Input:

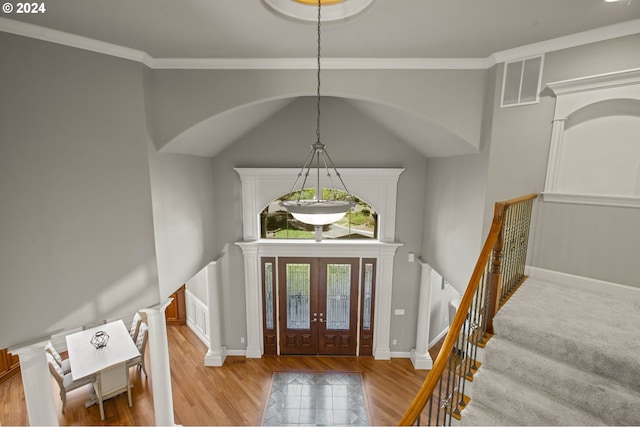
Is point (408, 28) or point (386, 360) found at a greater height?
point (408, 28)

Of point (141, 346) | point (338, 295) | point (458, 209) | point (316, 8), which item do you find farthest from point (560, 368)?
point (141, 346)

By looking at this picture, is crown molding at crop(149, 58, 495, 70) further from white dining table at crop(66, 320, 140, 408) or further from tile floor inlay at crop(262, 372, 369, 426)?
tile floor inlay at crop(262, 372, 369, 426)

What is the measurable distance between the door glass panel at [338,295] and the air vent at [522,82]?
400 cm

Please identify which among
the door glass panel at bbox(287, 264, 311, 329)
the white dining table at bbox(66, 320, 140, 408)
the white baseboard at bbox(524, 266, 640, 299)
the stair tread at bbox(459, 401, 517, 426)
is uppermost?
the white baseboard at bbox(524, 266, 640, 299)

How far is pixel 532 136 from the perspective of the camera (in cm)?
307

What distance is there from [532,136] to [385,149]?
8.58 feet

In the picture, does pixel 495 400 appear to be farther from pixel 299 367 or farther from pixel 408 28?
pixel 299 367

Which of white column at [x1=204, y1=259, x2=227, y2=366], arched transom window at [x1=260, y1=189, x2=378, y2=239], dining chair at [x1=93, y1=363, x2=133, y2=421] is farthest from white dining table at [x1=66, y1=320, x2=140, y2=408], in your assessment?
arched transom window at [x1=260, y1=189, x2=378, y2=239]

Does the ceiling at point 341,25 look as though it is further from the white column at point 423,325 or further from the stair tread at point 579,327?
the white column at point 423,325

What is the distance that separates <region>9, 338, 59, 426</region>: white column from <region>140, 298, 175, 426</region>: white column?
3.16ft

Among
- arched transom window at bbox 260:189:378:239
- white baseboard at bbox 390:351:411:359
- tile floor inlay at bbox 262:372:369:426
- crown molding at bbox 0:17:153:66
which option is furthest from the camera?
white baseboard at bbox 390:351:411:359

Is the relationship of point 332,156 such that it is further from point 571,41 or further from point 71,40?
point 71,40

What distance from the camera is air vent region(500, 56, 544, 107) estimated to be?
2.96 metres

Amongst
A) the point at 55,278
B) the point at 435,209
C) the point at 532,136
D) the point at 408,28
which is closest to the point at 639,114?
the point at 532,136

* * *

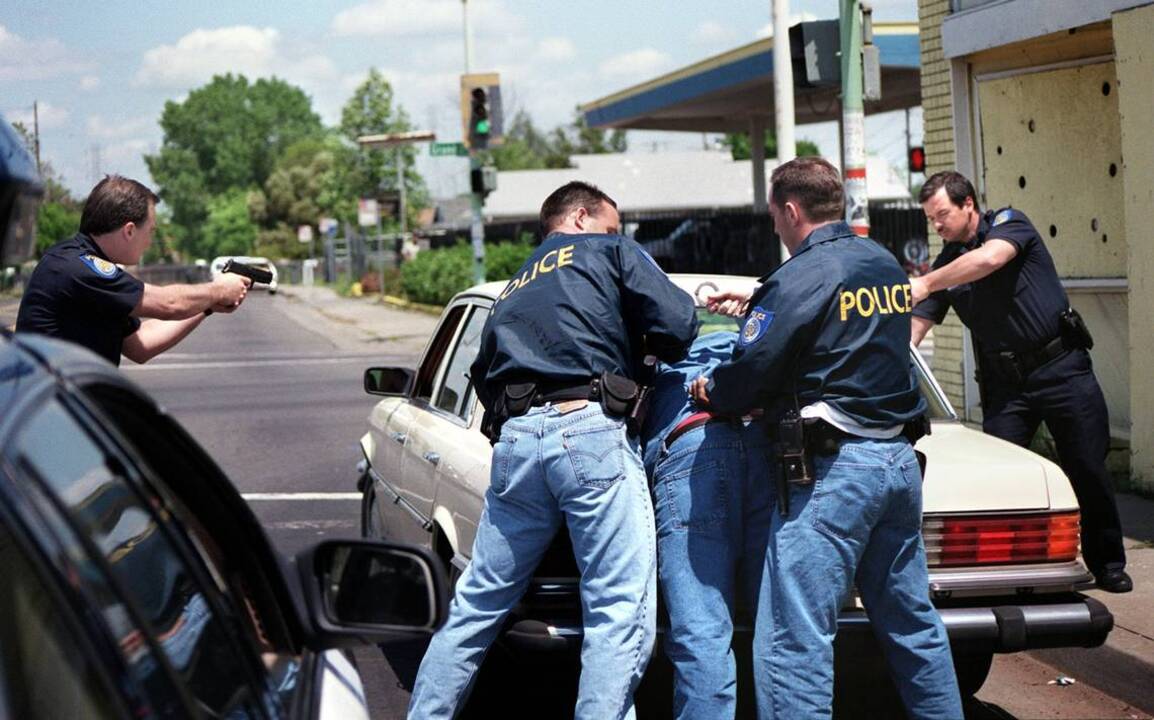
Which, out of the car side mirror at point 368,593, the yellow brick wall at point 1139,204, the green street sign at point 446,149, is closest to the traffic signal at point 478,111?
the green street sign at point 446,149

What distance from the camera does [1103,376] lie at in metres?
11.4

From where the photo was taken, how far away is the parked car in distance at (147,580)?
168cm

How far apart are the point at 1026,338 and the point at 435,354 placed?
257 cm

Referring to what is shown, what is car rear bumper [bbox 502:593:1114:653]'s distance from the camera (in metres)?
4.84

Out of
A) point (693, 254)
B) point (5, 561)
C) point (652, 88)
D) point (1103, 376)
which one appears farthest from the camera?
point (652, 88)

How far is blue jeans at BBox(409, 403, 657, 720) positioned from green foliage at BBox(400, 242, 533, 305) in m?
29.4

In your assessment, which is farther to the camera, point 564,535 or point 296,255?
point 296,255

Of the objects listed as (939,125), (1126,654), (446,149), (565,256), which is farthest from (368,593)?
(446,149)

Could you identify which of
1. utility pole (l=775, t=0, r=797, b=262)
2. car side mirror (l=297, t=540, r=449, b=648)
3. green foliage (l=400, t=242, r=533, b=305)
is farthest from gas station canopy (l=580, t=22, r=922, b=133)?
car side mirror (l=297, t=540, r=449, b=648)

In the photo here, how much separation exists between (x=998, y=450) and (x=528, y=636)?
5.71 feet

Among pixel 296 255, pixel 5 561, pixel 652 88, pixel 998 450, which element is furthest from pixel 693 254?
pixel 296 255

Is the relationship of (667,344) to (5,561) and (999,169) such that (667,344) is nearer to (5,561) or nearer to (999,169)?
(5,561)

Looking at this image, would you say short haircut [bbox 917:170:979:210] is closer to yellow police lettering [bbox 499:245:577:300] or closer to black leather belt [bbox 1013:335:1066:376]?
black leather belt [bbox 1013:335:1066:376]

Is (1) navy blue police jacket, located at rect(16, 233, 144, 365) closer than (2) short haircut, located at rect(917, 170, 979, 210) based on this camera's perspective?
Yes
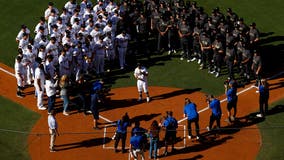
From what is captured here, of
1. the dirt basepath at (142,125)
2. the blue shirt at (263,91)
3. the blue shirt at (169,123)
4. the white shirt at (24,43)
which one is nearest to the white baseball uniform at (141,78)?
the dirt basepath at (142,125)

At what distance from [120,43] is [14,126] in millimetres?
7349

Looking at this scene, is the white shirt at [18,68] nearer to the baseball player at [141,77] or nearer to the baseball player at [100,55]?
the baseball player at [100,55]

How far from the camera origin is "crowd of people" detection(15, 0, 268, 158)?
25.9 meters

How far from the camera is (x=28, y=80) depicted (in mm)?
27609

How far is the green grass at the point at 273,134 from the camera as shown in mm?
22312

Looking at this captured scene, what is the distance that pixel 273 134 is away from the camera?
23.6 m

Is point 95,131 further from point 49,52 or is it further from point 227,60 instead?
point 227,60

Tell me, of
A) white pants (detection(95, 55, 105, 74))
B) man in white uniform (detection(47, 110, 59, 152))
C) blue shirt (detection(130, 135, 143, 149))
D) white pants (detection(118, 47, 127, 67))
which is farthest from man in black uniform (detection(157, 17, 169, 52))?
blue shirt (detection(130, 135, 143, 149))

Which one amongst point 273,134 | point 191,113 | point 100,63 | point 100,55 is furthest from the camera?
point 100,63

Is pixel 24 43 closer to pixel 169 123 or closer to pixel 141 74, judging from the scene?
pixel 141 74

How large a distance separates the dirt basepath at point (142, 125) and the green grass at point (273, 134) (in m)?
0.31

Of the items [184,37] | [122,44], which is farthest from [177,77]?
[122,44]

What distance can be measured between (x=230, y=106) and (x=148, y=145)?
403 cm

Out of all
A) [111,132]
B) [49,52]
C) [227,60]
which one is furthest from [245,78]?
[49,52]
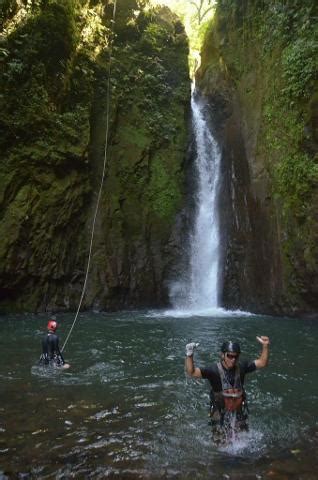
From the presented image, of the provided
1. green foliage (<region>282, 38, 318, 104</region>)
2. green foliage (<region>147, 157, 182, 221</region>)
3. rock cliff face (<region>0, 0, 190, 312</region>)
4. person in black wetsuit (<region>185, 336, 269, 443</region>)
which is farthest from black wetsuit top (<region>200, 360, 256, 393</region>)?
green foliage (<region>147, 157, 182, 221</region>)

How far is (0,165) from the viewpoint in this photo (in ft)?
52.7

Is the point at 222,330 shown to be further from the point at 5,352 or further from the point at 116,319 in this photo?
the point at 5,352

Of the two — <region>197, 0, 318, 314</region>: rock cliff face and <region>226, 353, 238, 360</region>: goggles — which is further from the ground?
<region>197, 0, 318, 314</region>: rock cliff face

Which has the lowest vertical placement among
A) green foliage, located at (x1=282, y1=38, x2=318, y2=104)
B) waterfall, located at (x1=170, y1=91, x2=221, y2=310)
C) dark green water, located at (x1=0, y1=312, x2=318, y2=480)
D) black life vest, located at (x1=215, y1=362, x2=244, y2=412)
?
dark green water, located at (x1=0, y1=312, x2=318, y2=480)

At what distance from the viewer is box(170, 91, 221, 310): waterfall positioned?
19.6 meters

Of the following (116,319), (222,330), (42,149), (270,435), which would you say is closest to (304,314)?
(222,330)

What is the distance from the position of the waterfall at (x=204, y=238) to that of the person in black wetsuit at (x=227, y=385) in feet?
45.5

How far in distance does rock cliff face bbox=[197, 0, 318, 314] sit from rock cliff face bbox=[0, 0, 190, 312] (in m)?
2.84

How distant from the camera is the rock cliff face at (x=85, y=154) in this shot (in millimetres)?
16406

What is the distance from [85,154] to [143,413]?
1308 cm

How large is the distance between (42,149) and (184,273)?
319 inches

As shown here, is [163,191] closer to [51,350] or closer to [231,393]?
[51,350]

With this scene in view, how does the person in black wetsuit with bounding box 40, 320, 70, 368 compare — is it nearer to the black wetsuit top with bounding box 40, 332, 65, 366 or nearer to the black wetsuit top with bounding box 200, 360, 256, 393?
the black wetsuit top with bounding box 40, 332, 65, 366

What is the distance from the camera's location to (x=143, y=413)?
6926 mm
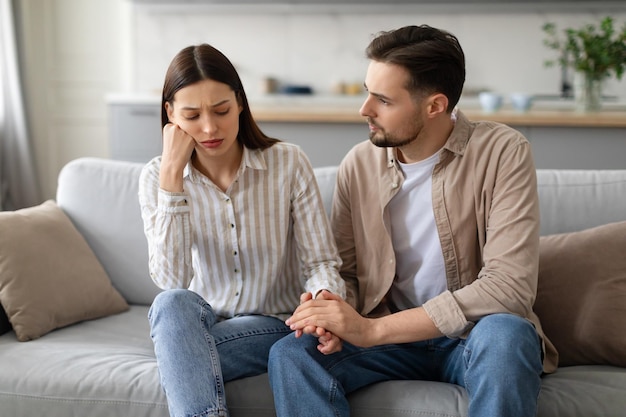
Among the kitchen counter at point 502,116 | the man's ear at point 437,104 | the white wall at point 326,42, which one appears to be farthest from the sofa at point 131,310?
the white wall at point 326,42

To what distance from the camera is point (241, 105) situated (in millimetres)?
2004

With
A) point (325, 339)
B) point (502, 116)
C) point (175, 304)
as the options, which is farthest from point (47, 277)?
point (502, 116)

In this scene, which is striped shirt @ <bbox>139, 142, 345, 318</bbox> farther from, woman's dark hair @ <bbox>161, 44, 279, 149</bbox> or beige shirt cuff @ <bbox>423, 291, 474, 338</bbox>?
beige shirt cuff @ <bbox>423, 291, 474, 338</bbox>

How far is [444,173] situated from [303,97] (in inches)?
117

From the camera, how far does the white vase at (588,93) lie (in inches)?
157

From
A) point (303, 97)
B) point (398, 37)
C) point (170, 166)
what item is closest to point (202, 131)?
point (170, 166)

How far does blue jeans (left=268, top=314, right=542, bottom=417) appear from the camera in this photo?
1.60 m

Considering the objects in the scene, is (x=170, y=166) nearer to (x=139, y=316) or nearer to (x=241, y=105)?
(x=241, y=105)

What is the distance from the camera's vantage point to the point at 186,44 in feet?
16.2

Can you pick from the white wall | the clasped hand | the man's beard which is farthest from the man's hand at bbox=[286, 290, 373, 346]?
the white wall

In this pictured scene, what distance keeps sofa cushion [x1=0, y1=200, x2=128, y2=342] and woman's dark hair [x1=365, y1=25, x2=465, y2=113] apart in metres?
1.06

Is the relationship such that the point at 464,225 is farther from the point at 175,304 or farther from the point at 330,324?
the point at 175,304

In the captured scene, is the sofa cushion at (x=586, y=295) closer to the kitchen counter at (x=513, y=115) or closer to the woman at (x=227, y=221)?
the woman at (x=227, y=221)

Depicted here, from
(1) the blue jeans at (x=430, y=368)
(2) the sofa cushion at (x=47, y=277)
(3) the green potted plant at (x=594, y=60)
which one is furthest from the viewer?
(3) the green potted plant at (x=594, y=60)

To be done:
How many lines of the data above contain the string "dirt", with case taken into account? Reply with the number alone.

The result:
3